Japan Could See Economic Slowdown - Or Not

Central bank chief of the world's second-largest economy predicts a slowdown in Japan, while the economy minister said she saw no sign of one.

TOKYO (AP) — Top Japanese finance officials gave conflicting economic assessments Friday, with the central bank chief predicting a slowdown in Japan while the economy minister said she saw no sign of one.
But both said that downside risks were growing for Japan, the world's second-largest economy, amid soaring oil prices, volatile markets and an uncertain outlook for the U.S. economy, a key export market.
''The Japanese economy is slowing due to the drop in housing investment and will likely keep slowing for the time being,'' Bank of Japan Gov. Toshihiko Fukui told a parliament panel.
''Still, the economic recovery cycle is still intact and the economy is expanding as a trend,'' Fukui said.
Fukui's remarks came after bearish comments made Thursday by the central bank's deputy governor, Toshiro Muto, and further cemented expectations the Japanese central bank will not raise interest rates soon.
The BOJ last raised its key policy interest rate in February, from 0.25 percent to 0.5 percent. The central bank was widely expected to raise rates further, but held off to monitor the economy as problems from defaults on risky mortgages in the U.S. spread around the globe.
Speaking to reporters earlier in Tokyo, Economy Minister Hiroko Ota said she doesn't foresee stinted growth.
''At this moment, I don't think the economy is slowing down,'' Ota told regular press conference, saying she saw ''no indicators show a clear sign of slowing, and the economy is recovering.''
Ota acknowledged, however, that careful monitoring of the economy is necessary.

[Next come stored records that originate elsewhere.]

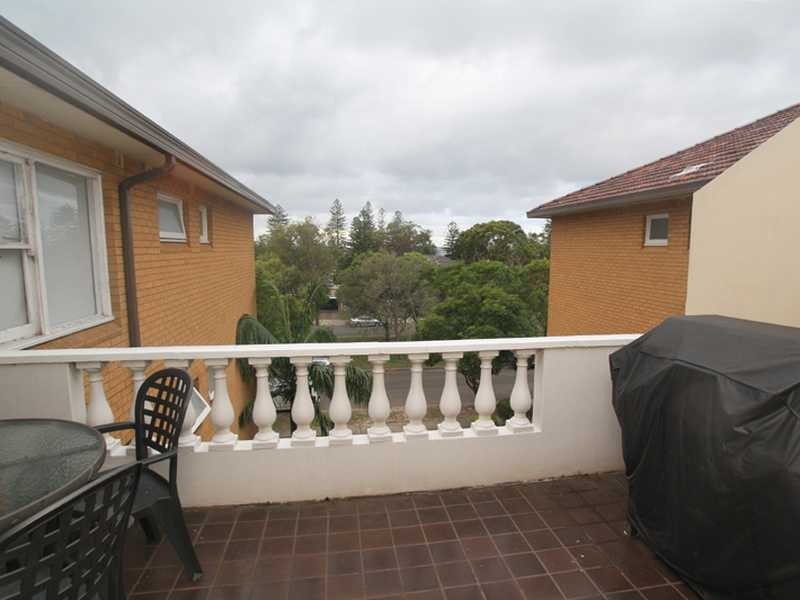 59 Alfred Street, Ramsgate Beach NSW 2217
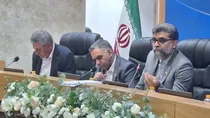 تصویب ۱۰۰ همت تسهیلات برای پرداخت مطالبات قطعه‌سازان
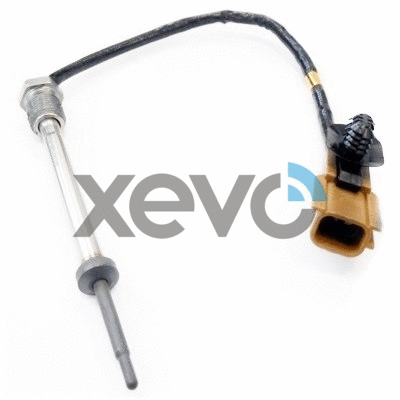 Sensor, exhaust gas temperature (XLS1784)
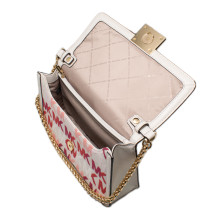 Rankinė MICHAEL KORS moterims 35S2G8ML6JLTC (25X15X7CM) Rankinė MICHAEL KORS moterims 35S2G8ML6JLTC (25X15X7CM)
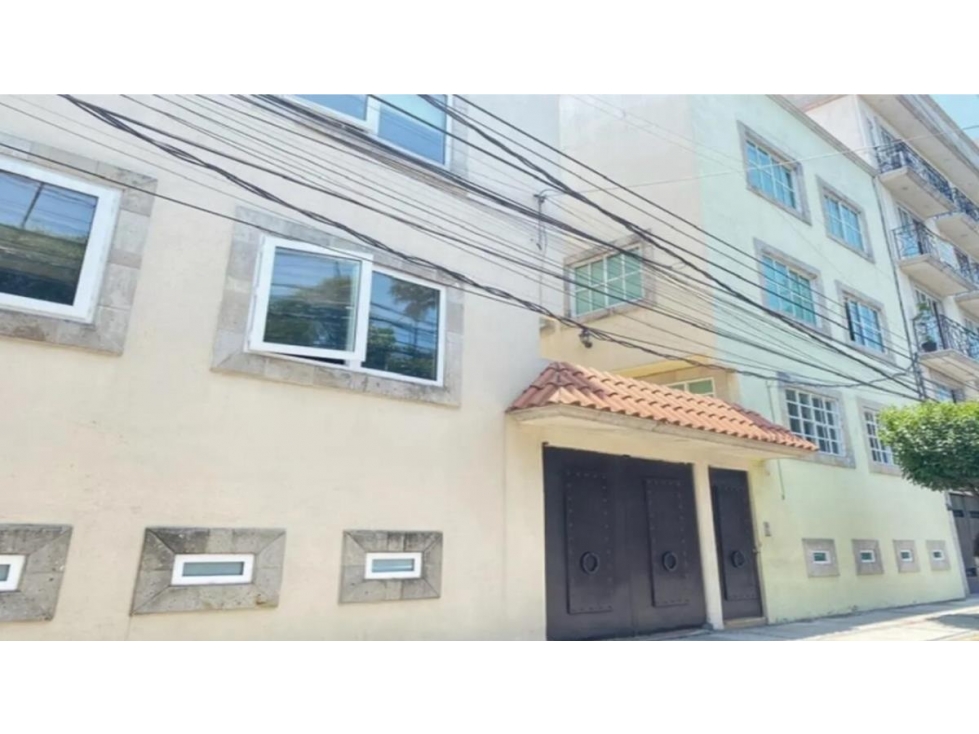 Casa en Remate en Lindavista, N-106 — foto 6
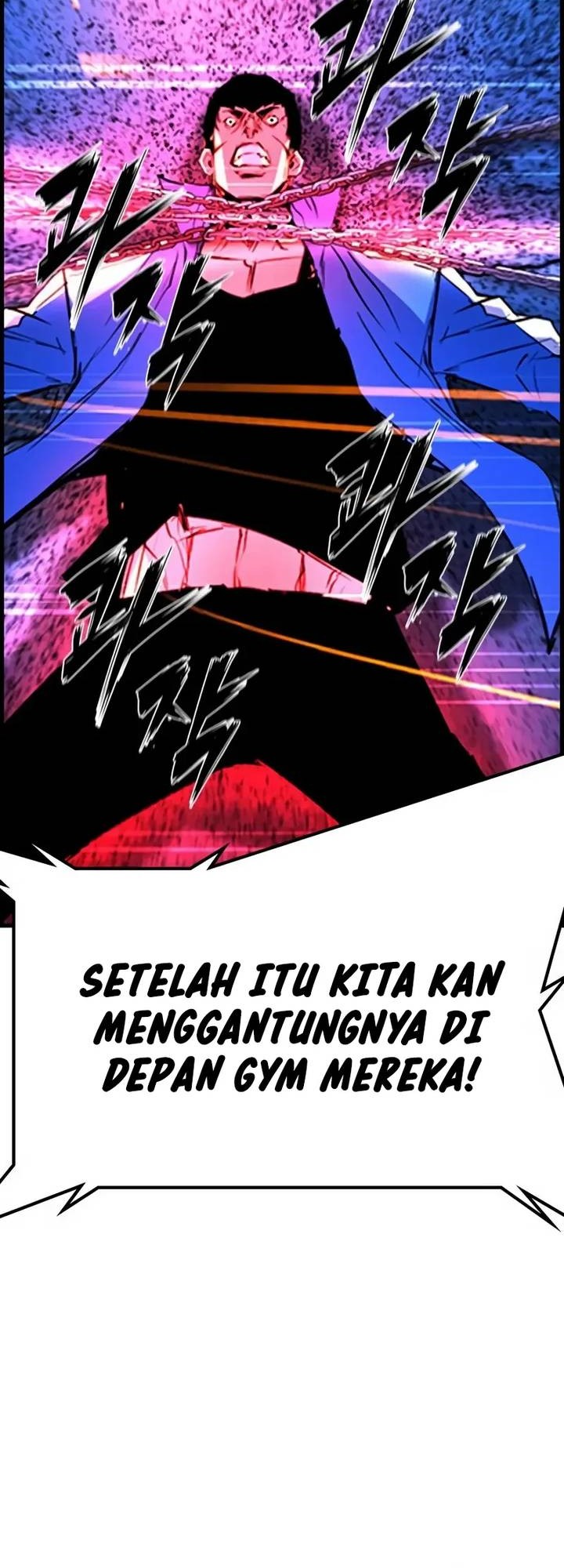 Halaman 113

Recent economic figures out of Japan have been mixed. Industrial production has been uneven, falling in November after rising in October. The jobless rate is at 3.8 percent and core consumer prices rose 0.4 percent in November, the biggest rise in almost a decade. Sentiment at major companies has fallen to a two-year low, a recent central bank survey found.
The economy grew less than originally thought in the third quarter — expanding at a 1.5 percent rate instead of an earlier estated gain of 2.6 percent — due to a downward revision in corporate capital investment.
Finance Minister Fukushiro Nukaga, meanwhile, urged the central bank to work with the government to support economic growth.
''I would like to expect that the government and the Bank of Japan will work as one to underpin the economy and keep it on a growth path,'' he said.